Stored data
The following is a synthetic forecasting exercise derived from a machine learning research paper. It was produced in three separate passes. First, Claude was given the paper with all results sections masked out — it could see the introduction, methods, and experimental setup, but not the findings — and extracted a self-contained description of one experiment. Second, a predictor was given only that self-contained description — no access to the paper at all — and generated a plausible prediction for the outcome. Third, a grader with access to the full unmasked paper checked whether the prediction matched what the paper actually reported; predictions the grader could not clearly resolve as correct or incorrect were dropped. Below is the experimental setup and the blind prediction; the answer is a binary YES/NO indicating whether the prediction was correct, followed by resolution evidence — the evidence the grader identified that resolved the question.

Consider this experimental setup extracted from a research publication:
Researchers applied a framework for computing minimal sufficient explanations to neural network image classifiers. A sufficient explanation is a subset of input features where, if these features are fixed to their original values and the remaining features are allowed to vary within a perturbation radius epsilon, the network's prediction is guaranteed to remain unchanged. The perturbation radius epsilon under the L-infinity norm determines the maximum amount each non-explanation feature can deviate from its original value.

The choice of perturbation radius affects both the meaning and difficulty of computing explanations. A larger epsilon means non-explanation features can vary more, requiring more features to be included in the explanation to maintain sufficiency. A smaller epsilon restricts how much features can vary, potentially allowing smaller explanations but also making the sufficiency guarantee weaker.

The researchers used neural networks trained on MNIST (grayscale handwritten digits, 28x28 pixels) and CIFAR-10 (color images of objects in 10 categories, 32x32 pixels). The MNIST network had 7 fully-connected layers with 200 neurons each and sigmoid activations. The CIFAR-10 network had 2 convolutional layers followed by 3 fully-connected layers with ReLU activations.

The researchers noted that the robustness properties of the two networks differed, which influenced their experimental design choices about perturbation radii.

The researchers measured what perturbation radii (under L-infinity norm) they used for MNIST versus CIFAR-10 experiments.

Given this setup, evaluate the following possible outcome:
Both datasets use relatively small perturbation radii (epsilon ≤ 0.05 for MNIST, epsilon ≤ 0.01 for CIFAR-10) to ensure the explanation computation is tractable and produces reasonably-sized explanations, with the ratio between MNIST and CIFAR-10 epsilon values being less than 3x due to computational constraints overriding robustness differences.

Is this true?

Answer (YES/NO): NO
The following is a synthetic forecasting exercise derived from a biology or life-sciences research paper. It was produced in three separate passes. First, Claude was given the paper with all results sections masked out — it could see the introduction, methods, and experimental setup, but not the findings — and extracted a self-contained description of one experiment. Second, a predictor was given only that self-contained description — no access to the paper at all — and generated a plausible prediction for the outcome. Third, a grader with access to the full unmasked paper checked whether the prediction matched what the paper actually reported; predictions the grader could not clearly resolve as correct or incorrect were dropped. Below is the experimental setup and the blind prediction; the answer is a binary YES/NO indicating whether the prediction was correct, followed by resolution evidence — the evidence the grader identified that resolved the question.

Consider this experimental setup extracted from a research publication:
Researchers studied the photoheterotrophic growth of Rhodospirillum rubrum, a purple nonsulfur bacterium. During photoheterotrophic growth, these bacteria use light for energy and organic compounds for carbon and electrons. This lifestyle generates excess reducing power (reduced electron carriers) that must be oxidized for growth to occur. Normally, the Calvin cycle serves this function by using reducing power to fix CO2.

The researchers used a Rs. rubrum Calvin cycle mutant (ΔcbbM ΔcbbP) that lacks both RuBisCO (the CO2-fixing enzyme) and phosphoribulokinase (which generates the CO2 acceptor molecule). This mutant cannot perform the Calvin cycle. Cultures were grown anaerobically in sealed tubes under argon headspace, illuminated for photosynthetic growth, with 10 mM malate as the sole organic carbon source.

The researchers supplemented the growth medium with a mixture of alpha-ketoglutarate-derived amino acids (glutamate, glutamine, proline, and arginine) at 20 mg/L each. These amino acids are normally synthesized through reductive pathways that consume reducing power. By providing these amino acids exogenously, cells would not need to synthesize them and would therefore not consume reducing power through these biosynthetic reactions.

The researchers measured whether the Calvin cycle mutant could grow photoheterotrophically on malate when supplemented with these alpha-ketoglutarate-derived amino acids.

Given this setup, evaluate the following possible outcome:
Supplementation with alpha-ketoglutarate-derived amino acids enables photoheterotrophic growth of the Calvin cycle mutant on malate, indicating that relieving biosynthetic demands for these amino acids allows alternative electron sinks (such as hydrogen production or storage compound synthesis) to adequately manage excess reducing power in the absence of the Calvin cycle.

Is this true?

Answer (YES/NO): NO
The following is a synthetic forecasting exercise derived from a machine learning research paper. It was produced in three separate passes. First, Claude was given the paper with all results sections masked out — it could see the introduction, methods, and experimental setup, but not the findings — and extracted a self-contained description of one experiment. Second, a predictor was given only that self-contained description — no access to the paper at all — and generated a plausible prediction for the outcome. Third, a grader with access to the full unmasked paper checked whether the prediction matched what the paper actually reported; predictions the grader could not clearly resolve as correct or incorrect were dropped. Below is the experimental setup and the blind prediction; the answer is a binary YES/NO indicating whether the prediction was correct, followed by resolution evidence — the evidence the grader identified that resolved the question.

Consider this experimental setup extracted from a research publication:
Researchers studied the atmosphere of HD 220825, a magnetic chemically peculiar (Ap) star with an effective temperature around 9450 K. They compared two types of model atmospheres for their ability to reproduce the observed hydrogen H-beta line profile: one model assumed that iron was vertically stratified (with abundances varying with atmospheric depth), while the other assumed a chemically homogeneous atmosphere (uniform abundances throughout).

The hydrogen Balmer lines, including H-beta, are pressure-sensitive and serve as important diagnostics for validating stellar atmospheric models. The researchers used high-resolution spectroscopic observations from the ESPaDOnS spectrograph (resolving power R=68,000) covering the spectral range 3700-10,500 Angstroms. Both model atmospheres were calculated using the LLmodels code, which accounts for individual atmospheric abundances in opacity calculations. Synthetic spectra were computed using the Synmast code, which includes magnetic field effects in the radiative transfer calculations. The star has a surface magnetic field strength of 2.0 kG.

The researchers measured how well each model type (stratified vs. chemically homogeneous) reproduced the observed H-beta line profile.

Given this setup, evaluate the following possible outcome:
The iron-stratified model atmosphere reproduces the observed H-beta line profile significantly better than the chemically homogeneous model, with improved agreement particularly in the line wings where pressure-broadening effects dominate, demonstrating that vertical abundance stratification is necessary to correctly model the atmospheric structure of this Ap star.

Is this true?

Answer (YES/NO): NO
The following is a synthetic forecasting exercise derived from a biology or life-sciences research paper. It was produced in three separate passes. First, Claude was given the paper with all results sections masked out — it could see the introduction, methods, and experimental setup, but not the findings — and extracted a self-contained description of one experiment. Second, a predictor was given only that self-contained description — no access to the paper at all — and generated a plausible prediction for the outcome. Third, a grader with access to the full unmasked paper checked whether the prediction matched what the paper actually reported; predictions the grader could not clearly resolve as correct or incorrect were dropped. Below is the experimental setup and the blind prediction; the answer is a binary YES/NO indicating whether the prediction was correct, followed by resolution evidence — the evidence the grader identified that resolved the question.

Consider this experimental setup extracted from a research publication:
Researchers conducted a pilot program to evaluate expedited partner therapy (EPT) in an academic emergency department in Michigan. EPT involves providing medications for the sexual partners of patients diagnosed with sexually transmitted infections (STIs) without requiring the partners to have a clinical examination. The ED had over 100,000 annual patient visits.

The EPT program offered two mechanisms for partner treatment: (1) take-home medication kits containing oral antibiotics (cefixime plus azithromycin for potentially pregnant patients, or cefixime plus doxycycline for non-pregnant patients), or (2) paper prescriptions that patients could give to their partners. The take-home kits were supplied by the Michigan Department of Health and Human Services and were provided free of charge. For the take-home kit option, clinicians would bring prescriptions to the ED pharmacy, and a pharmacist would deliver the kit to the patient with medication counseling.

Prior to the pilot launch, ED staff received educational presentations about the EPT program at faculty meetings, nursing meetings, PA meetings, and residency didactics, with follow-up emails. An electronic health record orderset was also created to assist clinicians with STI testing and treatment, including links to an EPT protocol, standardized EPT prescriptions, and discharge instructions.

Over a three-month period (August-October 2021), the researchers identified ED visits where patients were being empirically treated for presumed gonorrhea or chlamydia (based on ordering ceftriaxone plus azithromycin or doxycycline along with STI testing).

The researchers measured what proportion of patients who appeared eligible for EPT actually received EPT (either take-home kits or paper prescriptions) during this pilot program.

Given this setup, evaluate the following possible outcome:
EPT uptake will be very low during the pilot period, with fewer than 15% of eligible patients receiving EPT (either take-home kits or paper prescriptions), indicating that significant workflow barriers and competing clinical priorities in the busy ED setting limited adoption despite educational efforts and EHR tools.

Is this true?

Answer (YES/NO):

- [Exercise details] Go through the data and show each line that holds "treatment".

- [Exercise output]
The EPT program offered two mechanisms for partner treatment: (1) take-home medication kits containing oral antibiotics (cefixime plus azithromycin for potentially pregnant patients, or cefixime plus doxycycline for non-pregnant patients), or (2) paper prescriptions that patients could give to their partners. The take-home kits were supplied by the Michigan Department of Health and Human Services and were provided free of charge. For the take-home kit option, clinicians would bring prescriptions to the ED pharmacy, and a pharmacist would deliver the kit to the patient with medication counseling.
Prior to the pilot launch, ED staff received educational presentations about the EPT program at faculty meetings, nursing meetings, PA meetings, and residency didactics, with follow-up emails. An electronic health record orderset was also created to assist clinicians with STI testing and treatment, including links to an EPT protocol, standardized EPT prescriptions, and discharge instructions.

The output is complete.